XPACK Security in ELK stack 7.1.1

Hi Guys,

I am working with ELK stack 7.1.1 version on kubernetes using image: docker.elastic.co/elasticsearch/elasticsearch:7.1.1
I am facing an issue , when xpack security is enabled on elasticsearch cluster , elasticsearch components fail to start with below error. It says either disable the security or change xpack.security.transport.ssl.enabled to true as i am on basic license.

{"type": "server", "timestamp": "2019-06-03T15:00:26,674+0000", "level": "INFO", "component": "o.e.b.BootstrapChecks", "cluster.name": "opselasticsearch", "node.name": "elasticsearch-master-2", "message": "bound or publishing to a non-loopback address, enforcing bootstrap
checks" }
ERROR: [1] bootstrap checks failed
[1]: Transport SSL must be enabled if security is enabled on a [basic] license. Please set [xpack.security.transport.ssl.enabled] to [true] or disable security by setting [xpack.security.enabled] to [false]

why do i need to enable ssl if i am on basic licsense and xpac security enabled is true.

please help me to understand this.

This is a requirement for ALL licenses that allow ssl (apart from the trial license), not just basic. You need to enable ssl for the transport layer because since you have enabled security, now nodes will start sending data between them that will contain sensitive data such as passwords. If you don't enable SSL, this data is sent between nodes in plaintext


So, this means I have to generate certificates also for this ssl to work, because enabling this ssl property alone to true doesn't help as it looks for certificates and gives handshake failure.

Yes, that is exactly what this mean.

You must configure SSL between nodes in order to enable security.

Can you please give a guide which tells the steps for containerised elk stack. The link above is just for single node and doesn't include all steps.

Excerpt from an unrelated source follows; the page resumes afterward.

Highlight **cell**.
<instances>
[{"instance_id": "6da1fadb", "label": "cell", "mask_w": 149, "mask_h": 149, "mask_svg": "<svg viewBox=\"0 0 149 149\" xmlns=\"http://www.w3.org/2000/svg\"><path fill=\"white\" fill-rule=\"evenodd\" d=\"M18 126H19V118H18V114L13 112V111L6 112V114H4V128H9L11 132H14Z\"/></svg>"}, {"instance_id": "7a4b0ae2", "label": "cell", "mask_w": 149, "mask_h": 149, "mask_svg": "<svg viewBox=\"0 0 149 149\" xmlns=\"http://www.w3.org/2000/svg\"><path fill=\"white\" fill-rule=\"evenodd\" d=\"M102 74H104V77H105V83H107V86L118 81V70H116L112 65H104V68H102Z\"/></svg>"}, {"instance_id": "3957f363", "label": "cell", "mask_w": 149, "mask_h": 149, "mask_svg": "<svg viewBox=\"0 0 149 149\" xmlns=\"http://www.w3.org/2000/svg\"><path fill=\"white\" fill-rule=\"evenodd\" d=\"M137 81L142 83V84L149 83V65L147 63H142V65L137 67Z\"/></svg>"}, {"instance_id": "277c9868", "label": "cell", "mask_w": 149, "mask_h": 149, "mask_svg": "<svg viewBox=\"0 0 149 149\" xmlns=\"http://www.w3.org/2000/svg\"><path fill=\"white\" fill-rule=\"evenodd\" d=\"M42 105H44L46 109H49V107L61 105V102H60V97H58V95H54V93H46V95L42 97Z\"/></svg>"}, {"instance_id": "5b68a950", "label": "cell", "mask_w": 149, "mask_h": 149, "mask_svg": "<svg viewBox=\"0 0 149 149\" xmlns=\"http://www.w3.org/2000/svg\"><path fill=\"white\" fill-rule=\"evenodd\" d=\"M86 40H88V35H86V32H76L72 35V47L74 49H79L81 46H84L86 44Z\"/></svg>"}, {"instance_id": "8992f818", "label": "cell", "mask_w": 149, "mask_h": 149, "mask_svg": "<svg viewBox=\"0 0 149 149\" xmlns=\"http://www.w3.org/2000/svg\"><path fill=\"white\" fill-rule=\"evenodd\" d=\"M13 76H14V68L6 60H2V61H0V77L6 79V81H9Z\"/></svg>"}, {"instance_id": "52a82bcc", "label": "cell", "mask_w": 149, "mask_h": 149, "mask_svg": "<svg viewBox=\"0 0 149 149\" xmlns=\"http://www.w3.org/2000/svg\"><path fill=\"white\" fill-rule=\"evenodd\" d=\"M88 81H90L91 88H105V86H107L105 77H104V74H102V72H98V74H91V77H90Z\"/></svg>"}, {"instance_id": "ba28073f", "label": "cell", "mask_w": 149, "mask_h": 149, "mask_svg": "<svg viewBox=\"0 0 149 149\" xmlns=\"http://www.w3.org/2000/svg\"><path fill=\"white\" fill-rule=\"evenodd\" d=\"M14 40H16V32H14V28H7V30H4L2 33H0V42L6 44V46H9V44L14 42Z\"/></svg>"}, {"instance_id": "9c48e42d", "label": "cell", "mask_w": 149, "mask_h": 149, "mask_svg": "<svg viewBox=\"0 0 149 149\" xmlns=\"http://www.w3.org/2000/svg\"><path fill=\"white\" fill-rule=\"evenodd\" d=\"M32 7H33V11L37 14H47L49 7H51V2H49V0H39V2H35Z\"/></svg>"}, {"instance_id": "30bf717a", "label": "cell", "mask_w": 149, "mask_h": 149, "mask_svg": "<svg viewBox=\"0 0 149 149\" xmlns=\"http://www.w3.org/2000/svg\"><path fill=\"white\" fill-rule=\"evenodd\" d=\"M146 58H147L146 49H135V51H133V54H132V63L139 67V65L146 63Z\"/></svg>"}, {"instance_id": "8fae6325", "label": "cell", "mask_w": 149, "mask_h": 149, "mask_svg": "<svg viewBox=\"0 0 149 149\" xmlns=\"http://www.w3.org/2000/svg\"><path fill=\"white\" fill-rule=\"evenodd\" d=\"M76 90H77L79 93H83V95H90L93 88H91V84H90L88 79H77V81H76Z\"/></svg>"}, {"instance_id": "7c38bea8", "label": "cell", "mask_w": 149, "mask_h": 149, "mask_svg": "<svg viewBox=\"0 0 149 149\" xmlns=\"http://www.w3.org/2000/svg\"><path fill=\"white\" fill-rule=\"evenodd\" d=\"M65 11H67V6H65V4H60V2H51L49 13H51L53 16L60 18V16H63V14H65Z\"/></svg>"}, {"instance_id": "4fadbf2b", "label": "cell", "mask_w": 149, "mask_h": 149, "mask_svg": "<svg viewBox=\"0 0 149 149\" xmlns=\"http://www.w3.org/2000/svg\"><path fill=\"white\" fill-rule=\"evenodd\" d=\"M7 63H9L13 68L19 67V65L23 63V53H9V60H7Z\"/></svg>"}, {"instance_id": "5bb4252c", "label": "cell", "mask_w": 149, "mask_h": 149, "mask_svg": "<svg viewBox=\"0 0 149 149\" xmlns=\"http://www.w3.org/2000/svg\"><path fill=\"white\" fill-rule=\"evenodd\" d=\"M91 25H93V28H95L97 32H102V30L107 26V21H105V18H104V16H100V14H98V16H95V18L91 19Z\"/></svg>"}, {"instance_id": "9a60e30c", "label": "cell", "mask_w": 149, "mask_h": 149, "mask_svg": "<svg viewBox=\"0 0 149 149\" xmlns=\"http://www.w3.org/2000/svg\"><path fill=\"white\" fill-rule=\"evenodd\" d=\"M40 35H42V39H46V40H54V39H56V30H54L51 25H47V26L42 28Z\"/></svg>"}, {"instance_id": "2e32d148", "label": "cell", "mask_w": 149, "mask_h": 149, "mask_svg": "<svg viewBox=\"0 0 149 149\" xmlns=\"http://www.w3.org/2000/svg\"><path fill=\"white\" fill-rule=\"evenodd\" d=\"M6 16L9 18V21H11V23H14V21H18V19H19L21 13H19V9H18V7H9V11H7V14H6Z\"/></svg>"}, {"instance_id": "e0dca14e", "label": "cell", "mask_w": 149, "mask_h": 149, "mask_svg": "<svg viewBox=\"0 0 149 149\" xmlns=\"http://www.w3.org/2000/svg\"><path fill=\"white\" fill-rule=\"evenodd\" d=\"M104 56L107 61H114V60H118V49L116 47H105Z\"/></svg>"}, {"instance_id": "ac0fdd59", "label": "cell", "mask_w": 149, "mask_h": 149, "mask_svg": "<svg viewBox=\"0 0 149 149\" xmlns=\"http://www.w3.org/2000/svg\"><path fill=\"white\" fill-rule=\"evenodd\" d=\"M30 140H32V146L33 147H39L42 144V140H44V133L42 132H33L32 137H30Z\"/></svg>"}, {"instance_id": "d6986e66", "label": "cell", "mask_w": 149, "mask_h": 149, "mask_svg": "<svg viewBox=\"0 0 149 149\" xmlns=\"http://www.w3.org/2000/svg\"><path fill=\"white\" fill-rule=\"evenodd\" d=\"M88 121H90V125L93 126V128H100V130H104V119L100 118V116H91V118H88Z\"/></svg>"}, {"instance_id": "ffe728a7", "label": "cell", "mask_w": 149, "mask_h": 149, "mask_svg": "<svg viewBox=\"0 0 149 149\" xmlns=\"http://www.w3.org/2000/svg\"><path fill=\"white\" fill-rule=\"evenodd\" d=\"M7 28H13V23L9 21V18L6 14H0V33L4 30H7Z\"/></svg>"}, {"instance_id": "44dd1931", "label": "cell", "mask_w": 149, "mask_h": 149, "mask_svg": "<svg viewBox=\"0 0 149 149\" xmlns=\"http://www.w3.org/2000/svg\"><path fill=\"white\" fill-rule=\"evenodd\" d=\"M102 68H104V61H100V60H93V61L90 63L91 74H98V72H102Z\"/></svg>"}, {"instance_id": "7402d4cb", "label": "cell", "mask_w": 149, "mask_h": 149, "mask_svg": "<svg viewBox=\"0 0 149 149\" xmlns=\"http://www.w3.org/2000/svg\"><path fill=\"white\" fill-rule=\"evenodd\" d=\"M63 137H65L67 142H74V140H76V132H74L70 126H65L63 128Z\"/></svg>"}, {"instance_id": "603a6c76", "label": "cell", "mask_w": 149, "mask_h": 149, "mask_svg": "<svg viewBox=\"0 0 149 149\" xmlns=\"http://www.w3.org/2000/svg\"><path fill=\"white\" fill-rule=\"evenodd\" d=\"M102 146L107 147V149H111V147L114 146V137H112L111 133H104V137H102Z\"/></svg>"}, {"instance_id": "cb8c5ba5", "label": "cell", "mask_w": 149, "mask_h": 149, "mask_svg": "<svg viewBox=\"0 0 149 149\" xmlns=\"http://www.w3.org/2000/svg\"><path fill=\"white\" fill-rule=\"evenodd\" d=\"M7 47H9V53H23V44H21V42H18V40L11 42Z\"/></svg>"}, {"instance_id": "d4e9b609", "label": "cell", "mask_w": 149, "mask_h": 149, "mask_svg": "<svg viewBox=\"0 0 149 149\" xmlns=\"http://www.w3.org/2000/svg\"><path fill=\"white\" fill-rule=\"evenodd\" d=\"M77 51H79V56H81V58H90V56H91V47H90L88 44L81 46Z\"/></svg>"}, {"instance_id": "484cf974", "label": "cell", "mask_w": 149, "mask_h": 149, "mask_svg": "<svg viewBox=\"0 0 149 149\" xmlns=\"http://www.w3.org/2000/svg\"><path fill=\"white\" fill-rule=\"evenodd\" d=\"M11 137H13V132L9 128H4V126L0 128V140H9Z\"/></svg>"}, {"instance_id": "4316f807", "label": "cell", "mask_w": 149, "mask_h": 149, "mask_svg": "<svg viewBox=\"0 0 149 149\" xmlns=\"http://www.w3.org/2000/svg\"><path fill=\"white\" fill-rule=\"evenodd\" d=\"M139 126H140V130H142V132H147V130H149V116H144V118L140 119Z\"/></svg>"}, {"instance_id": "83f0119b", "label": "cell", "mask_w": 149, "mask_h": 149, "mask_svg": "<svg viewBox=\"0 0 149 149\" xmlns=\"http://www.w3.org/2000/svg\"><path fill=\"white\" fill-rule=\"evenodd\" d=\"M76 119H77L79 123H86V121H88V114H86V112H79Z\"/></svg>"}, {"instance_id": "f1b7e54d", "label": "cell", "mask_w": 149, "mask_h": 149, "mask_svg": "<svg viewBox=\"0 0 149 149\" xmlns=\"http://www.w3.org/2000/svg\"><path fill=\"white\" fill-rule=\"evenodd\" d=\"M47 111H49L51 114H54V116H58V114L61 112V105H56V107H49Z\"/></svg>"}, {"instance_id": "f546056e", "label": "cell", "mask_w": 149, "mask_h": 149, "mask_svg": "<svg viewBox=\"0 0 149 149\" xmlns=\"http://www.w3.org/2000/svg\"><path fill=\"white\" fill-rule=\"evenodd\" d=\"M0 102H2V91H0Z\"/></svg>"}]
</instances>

For a cluster that is running in production mode with a production license, once security is enabled, transport TLS/SSL must also be enabled. On the other hand, if we are running with a trial license, then transport TLS/SSL is not obligatory.

If we are running with a production license and we attempt to start the cluster with security enabled before we have enabled transport TLS/SSL, we will see the following error message:

Transport SSL must be enabled for setups with production licenses. Please set [xpack.security.transport.ssl.enabled] to [true] or disable security by setting [xpack.security.enabled] to [false]

1 Like

Hi @ylasri, this is expected behavior. Is there a question? If so, can you please open a new issue, so that it's clearer for people reading the forums?

Hi @ikakavas I just provided this comment as answer to @sunnynazar issue
In my dev env i change discovery.type to single-node to get thing working quickly

Gotcha, thank you for the clarification and the feedback !

Issue was fixed. thanks @all.

This topic was automatically closed 28 days after the last reply. New replies are no longer allowed.